A Student in Cotham has been praised for their impeccable logistical and organisational skills after they managed to burn their house down just in time for Ash Wednesday.
The blaze, which took light this morning after three litres of Aunt Bessy’s extra flammable pancake batter was spilt all over the kitchen stove, should reduce the entirety of the undergraduate’s abode to a pile of lifeless carbon in preparation for Christianity’s only midweek festival, which is set to take place tomorrow.
“The funny thing is, people think it was an accident” explained the man in question, James Harringale, a second year chemistry student.
“They think it was a typically irresponsible student, forgetting how to conduct themselves in a kitchen – that was our neighbour’s reaction at least. It’s those kind of pre-judgements that hurt the most.”
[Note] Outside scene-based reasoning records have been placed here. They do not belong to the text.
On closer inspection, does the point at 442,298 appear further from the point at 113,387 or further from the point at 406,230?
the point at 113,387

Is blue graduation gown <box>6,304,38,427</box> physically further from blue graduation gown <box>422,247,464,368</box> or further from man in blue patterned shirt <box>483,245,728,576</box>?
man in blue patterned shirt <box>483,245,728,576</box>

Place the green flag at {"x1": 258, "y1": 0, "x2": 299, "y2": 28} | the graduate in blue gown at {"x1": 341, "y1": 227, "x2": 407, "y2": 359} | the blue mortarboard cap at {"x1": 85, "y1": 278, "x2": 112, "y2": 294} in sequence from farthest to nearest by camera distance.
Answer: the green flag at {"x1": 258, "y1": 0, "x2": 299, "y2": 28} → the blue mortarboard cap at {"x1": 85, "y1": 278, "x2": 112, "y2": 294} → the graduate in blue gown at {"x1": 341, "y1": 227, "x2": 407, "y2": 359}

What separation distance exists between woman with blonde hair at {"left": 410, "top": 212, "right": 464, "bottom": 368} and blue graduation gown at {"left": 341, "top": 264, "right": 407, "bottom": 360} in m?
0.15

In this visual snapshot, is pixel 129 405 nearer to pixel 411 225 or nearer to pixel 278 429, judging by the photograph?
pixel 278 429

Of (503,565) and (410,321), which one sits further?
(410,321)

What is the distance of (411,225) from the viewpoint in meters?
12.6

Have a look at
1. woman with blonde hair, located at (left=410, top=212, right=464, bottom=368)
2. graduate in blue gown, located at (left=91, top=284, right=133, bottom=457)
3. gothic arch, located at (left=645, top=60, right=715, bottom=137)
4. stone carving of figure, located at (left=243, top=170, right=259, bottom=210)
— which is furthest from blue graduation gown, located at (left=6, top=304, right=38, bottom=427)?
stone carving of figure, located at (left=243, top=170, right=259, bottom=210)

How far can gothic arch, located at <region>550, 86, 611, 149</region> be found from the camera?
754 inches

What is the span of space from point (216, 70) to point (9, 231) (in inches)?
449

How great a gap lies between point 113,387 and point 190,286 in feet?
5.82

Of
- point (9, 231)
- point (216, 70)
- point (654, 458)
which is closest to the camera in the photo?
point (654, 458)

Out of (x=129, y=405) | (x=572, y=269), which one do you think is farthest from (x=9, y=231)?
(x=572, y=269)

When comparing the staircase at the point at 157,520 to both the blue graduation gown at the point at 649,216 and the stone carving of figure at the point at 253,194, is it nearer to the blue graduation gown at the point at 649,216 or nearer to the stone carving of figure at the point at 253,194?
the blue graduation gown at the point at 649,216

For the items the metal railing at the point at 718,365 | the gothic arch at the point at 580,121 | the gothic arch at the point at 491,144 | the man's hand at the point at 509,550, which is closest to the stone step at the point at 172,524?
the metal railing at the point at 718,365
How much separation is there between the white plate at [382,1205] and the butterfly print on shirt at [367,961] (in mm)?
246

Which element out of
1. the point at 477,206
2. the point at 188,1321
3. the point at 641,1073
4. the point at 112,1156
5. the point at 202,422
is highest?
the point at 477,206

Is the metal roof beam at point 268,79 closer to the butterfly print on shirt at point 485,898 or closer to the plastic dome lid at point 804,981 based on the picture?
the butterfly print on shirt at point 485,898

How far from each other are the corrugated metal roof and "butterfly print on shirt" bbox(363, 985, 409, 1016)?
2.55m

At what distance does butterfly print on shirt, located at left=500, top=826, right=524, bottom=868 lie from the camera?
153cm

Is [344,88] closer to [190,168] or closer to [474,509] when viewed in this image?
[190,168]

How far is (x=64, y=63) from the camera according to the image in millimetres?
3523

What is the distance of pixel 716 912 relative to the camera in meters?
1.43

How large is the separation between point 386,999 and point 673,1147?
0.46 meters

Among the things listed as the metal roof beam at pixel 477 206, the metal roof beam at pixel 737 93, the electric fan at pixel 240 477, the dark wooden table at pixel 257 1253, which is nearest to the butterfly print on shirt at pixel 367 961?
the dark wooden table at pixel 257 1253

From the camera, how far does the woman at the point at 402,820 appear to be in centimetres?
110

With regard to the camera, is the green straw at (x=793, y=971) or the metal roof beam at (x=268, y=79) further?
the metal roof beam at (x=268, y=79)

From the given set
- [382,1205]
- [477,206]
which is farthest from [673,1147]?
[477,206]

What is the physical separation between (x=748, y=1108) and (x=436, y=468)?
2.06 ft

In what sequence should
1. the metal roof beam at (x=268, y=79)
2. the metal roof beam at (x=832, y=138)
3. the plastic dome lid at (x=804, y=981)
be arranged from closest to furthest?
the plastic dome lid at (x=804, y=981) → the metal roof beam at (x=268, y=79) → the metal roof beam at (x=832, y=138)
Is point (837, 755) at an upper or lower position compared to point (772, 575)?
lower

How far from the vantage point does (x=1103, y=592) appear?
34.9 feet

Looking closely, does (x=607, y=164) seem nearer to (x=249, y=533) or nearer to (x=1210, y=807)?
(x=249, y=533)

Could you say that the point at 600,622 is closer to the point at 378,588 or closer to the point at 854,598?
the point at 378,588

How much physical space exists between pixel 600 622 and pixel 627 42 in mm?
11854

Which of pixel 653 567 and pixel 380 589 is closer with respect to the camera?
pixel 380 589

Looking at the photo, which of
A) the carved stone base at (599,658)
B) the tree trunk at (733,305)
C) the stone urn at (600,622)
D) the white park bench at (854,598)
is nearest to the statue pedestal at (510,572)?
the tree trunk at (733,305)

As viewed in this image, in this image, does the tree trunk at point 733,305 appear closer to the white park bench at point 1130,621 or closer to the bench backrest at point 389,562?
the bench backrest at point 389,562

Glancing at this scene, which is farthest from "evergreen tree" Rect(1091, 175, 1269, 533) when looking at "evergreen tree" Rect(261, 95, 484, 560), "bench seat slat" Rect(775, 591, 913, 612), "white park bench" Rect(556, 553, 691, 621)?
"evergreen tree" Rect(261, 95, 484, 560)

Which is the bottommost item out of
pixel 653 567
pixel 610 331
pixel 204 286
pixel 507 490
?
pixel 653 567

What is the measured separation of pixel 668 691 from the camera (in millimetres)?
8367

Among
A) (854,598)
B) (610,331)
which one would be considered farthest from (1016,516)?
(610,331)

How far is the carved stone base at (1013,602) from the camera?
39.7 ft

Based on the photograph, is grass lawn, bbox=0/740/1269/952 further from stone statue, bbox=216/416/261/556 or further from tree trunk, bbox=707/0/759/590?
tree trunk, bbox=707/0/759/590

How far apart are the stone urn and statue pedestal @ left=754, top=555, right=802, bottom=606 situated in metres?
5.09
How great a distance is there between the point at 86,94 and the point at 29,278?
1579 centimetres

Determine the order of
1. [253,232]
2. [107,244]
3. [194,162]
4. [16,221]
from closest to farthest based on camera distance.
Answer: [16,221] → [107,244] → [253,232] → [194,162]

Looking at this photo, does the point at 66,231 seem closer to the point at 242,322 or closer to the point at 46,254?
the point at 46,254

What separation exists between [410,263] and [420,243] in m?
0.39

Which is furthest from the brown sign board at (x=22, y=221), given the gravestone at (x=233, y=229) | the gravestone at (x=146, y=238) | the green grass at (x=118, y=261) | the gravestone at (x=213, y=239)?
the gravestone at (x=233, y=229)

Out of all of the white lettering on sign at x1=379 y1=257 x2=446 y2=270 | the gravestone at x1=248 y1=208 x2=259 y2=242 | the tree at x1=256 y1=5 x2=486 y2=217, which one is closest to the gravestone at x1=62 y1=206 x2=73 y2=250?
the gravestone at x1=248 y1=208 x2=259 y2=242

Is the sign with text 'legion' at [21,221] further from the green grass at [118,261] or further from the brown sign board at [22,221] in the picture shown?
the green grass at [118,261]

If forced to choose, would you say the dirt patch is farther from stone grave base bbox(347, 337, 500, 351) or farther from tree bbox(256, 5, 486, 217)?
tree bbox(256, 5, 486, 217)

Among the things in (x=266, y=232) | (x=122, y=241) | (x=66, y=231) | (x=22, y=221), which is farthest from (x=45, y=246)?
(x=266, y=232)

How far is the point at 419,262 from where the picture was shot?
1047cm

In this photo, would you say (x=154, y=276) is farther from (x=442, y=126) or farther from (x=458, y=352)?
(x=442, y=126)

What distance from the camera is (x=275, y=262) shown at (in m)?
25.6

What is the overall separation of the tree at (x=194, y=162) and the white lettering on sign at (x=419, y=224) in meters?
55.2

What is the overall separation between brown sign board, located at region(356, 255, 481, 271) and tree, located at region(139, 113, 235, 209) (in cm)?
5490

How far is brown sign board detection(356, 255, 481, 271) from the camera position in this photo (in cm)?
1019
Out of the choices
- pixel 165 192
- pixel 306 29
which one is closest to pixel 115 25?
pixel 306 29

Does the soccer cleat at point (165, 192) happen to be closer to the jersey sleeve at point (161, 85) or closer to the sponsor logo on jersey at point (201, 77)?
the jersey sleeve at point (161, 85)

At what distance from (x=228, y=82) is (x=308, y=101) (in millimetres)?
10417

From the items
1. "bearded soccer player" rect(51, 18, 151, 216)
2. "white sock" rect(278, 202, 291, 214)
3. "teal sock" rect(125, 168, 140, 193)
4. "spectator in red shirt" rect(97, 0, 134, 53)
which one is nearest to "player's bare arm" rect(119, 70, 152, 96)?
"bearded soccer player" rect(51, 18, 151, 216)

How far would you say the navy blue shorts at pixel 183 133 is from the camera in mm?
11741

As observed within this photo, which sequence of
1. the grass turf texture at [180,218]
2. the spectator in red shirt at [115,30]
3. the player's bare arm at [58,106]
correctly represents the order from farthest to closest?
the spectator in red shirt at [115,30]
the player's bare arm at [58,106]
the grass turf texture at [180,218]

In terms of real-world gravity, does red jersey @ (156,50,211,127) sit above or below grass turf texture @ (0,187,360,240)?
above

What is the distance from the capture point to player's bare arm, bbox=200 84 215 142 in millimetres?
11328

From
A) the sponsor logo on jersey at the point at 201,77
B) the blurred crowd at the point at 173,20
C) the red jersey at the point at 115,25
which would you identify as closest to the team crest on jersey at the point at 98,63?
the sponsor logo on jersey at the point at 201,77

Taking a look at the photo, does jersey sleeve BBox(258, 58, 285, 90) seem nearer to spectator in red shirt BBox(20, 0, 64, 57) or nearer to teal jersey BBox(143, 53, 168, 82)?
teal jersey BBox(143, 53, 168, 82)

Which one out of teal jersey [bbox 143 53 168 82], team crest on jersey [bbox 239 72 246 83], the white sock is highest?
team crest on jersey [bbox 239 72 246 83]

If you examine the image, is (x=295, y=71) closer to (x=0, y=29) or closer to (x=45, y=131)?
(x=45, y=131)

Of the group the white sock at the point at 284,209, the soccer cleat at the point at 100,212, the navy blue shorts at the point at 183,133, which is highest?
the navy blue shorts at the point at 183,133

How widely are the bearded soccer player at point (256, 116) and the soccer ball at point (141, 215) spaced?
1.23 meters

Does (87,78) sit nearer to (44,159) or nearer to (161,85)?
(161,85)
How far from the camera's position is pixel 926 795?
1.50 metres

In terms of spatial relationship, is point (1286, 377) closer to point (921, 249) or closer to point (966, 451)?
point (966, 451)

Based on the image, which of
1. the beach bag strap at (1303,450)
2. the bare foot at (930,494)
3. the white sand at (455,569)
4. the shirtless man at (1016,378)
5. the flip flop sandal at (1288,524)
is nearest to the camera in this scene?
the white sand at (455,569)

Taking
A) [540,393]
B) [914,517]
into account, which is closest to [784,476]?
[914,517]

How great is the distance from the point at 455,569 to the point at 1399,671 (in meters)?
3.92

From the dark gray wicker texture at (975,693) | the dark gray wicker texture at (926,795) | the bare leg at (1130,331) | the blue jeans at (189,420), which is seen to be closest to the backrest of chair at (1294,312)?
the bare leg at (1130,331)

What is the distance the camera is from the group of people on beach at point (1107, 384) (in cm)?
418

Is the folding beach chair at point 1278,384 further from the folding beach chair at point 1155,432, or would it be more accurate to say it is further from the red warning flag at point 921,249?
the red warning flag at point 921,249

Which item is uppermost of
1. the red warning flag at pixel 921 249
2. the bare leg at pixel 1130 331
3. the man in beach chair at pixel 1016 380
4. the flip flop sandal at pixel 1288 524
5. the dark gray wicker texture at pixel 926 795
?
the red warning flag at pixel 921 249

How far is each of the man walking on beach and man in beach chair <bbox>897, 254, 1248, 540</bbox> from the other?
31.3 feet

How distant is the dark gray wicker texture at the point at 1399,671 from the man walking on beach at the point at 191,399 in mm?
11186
He laughed “In reality, I did it because of deeply held Christian beliefs that have been in my family for generations. You get so many posers and fakers these days jumping on the ‘Shrove Tuesday’ bandwagon, but where are they 24 hours later when there’s a God to be praised and ash to be made? probably bored of Jesus and already busy hijacking someone else’s culture, fucking freeloaders.”
Despite the damage, James’ flatmates were supportive of his choice:
“We had a lovely Shrove Tuesday. I’m Jewish and Karim is Muslim, so it’s nice for us to properly participate in a Christian festival other than Christmas for once” remarked Sarah Holtby. “But when James told us we had to plaster the kitchen in Pancake Batter and Petrol, I felt honoured. I never thought I’d be able to experience a REAL Ash Wednesday!”